● TO DO: Copy the data below word for word, from the line containing "How far is (x=309, y=109)" through the end of the data.

● DATA SUPPLIED:
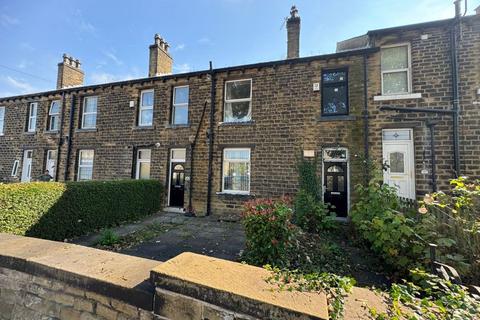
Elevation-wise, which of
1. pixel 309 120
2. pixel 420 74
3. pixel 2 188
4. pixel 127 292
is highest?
pixel 420 74

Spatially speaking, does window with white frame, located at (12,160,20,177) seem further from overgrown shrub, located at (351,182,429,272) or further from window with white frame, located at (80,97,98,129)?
overgrown shrub, located at (351,182,429,272)

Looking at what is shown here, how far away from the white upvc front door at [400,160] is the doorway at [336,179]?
4.21 feet

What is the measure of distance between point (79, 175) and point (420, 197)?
48.7ft

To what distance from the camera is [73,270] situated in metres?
2.27

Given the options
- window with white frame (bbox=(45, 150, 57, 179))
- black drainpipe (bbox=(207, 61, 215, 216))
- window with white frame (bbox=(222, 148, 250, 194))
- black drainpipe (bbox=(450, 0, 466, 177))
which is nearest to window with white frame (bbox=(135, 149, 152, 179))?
black drainpipe (bbox=(207, 61, 215, 216))

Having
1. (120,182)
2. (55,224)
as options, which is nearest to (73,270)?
(55,224)

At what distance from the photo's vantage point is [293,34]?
33.1 feet

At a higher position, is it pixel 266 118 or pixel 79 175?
pixel 266 118

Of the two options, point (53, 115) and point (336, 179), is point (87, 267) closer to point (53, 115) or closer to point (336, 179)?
point (336, 179)

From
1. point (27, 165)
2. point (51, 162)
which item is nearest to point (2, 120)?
point (27, 165)

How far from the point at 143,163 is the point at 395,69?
1099 centimetres

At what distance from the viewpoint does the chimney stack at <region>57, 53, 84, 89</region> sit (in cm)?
1483

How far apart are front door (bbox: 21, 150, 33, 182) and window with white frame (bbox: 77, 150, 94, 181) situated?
12.4 ft

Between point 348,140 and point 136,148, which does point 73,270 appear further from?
point 136,148
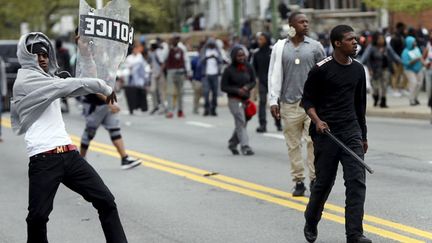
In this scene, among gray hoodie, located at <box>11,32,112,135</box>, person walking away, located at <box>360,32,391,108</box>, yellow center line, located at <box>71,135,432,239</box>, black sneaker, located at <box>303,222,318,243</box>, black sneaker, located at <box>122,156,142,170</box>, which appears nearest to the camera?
gray hoodie, located at <box>11,32,112,135</box>

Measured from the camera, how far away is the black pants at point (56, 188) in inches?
303

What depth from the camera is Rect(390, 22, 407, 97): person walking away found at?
26.2 meters

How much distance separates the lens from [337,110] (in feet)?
28.6

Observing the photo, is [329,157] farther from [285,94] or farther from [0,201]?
[0,201]

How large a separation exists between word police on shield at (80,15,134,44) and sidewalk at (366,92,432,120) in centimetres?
1403

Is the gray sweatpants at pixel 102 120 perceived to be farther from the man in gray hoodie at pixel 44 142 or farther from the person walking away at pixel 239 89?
the man in gray hoodie at pixel 44 142

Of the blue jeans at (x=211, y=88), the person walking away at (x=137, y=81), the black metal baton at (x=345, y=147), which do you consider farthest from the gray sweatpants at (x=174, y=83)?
the black metal baton at (x=345, y=147)

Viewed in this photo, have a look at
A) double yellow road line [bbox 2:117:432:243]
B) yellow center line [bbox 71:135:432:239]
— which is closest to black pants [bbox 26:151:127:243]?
double yellow road line [bbox 2:117:432:243]

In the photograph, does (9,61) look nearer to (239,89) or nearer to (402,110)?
(402,110)

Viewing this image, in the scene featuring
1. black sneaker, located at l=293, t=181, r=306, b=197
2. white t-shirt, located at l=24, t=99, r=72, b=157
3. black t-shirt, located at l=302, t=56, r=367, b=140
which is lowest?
black sneaker, located at l=293, t=181, r=306, b=197

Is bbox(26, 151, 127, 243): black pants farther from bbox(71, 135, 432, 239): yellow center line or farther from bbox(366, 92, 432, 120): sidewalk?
bbox(366, 92, 432, 120): sidewalk

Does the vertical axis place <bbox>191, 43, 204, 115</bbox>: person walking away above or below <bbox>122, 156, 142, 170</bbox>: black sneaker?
above

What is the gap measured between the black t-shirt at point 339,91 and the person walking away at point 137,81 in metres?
18.5

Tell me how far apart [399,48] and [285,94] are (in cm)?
1534
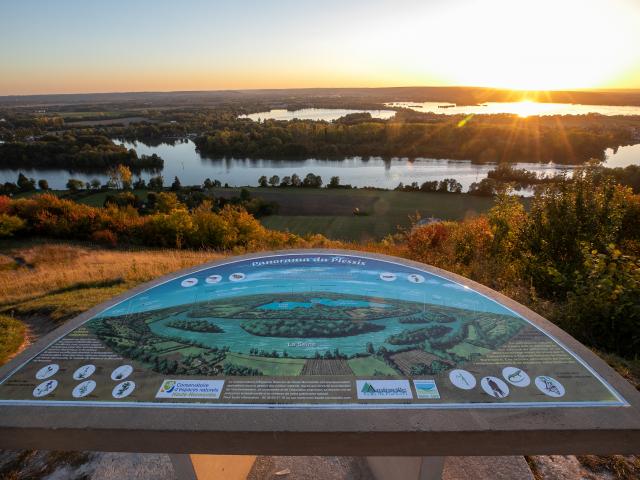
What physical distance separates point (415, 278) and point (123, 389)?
281 centimetres

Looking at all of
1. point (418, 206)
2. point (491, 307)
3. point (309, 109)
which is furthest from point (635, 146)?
point (309, 109)

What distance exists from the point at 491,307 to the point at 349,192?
44.8 metres

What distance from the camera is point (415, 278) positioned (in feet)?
12.8

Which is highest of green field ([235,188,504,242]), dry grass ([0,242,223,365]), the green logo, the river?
the green logo

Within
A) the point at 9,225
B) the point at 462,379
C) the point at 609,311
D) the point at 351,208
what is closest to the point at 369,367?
the point at 462,379

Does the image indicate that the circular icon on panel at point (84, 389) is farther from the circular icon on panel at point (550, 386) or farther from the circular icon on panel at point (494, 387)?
the circular icon on panel at point (550, 386)

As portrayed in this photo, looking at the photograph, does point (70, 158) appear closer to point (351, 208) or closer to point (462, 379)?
point (351, 208)

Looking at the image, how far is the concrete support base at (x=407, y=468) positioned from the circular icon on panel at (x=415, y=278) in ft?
5.37

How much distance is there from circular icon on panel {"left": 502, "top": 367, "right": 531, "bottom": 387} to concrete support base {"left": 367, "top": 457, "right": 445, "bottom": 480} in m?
0.76

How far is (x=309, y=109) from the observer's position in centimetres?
19250

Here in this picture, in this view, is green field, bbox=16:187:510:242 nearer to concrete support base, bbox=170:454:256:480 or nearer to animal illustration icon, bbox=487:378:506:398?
concrete support base, bbox=170:454:256:480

● SOLVED EXERCISE:
How far is (x=309, y=109) from the observer's position in centimetres?
19250

Here in this picture, in this view, is green field, bbox=16:187:510:242 nearer to concrete support base, bbox=170:454:256:480 or nearer to animal illustration icon, bbox=487:378:506:398?
concrete support base, bbox=170:454:256:480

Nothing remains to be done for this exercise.